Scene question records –
========================

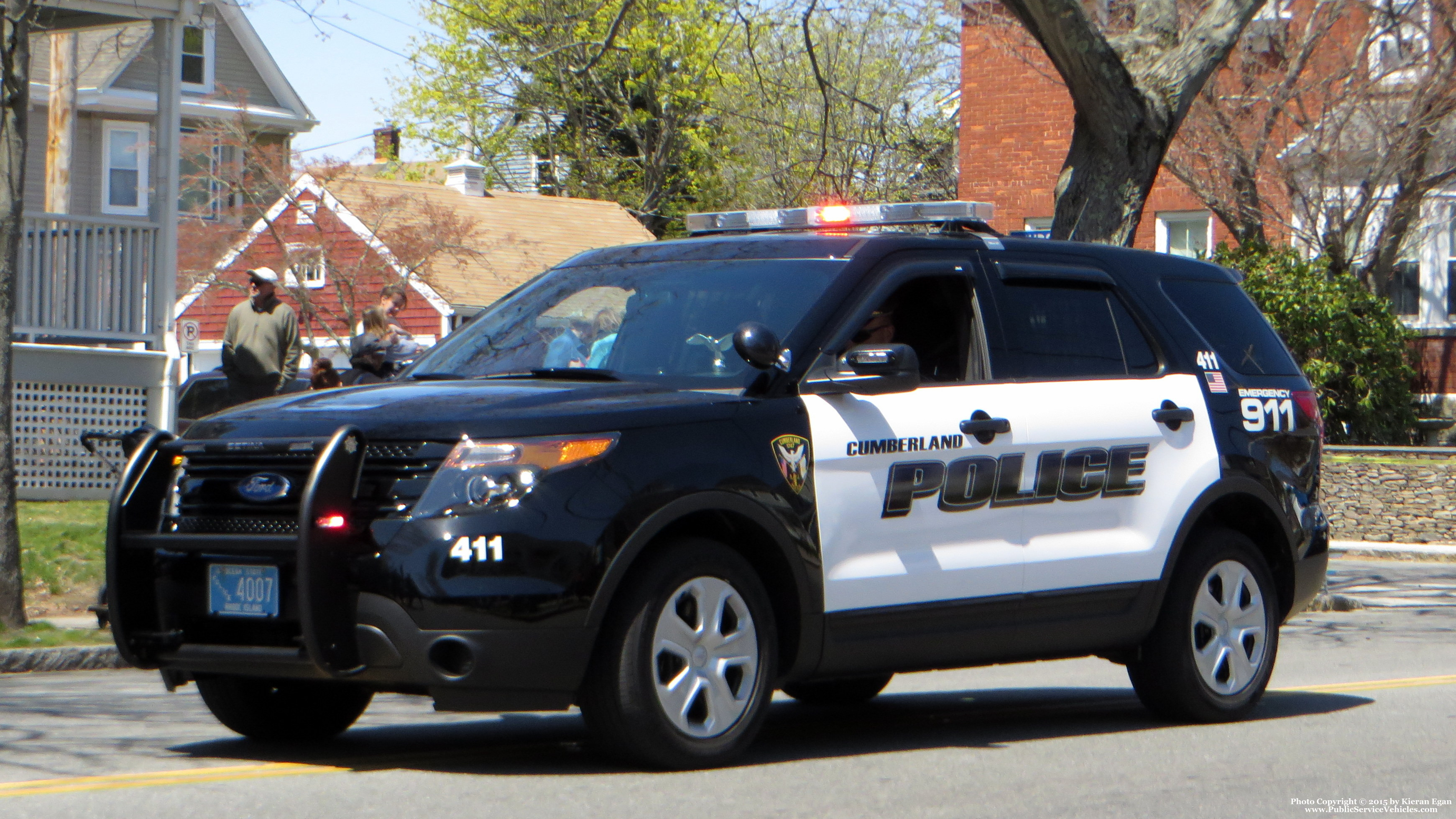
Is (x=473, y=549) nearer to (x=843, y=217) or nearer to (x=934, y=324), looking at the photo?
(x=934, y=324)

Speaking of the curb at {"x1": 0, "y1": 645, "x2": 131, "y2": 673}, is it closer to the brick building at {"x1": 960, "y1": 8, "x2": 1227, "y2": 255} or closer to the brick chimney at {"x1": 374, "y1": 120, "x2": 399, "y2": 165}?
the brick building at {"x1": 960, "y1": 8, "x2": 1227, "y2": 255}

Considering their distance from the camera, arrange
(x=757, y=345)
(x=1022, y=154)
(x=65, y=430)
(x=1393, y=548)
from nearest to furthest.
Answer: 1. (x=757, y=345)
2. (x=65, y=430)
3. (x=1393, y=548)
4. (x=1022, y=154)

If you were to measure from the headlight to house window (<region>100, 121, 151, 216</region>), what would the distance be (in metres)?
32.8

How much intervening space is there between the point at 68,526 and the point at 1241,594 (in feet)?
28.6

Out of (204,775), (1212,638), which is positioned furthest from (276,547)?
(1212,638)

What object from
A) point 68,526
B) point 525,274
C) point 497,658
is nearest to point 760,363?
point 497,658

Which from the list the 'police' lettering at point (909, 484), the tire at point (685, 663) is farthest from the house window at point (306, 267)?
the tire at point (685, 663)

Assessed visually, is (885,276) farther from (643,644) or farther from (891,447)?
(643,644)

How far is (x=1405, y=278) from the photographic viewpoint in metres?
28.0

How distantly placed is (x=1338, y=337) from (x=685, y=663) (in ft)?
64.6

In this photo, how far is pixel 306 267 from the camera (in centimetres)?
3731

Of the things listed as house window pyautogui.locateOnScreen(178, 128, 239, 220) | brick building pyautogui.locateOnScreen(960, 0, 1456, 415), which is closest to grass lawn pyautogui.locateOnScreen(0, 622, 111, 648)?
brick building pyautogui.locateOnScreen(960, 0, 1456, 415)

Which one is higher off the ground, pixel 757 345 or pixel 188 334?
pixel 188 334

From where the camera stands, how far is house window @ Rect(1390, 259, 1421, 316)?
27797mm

========================

TASK TO COMPLETE –
Reproduce every one of the records above word for word, omitting the pictures.

RESPONSE TO THE EXERCISE –
Is (x=473, y=549) nearer to (x=843, y=217) or nearer to (x=934, y=324), looking at the photo?
(x=934, y=324)

Speaking of the curb at {"x1": 0, "y1": 645, "x2": 131, "y2": 673}, is it closer to the brick building at {"x1": 960, "y1": 8, "x2": 1227, "y2": 255} or closer to the brick chimney at {"x1": 374, "y1": 120, "x2": 399, "y2": 165}?
the brick building at {"x1": 960, "y1": 8, "x2": 1227, "y2": 255}

Considering their distance from the camera, arrange
(x=757, y=345)
(x=1022, y=154)
(x=65, y=430)
(x=1393, y=548)
from nearest to furthest.
Answer: 1. (x=757, y=345)
2. (x=65, y=430)
3. (x=1393, y=548)
4. (x=1022, y=154)

If you were to measure from the headlight to house window (<region>100, 121, 151, 216</region>), what would the distance be (in metres)?
32.8

How much intervening space is there between the point at 68,526 and the point at 1241,594 (in feet)?
28.6

Out of (204,775), (1212,638), which is positioned furthest from (276,547)?
(1212,638)

What object from
A) point 68,526
B) point 525,274
C) point 497,658
is nearest to point 760,363?
point 497,658

Which from the list the 'police' lettering at point (909, 484), the tire at point (685, 663) is farthest from the house window at point (306, 267)?
the tire at point (685, 663)

Assessed visually, is (885,276) farther from (643,644) or farther from (891,447)?
(643,644)

How far is (x=1405, y=278) from the photographic viewpoint in metres?
28.0

How distantly placed is (x=1338, y=337) from (x=685, y=663) (in ft)?
64.6

In this photo, how far is pixel 306 267 from the camera (in centimetres)?
3731

Of the things listed as house window pyautogui.locateOnScreen(178, 128, 239, 220) | brick building pyautogui.locateOnScreen(960, 0, 1456, 415), which is closest to grass lawn pyautogui.locateOnScreen(0, 622, 111, 648)?
brick building pyautogui.locateOnScreen(960, 0, 1456, 415)

Which one is higher off the ground, pixel 757 345 or pixel 188 334?
pixel 188 334

From where the camera stands, how far is house window @ Rect(1390, 259, 1421, 316)?
27797mm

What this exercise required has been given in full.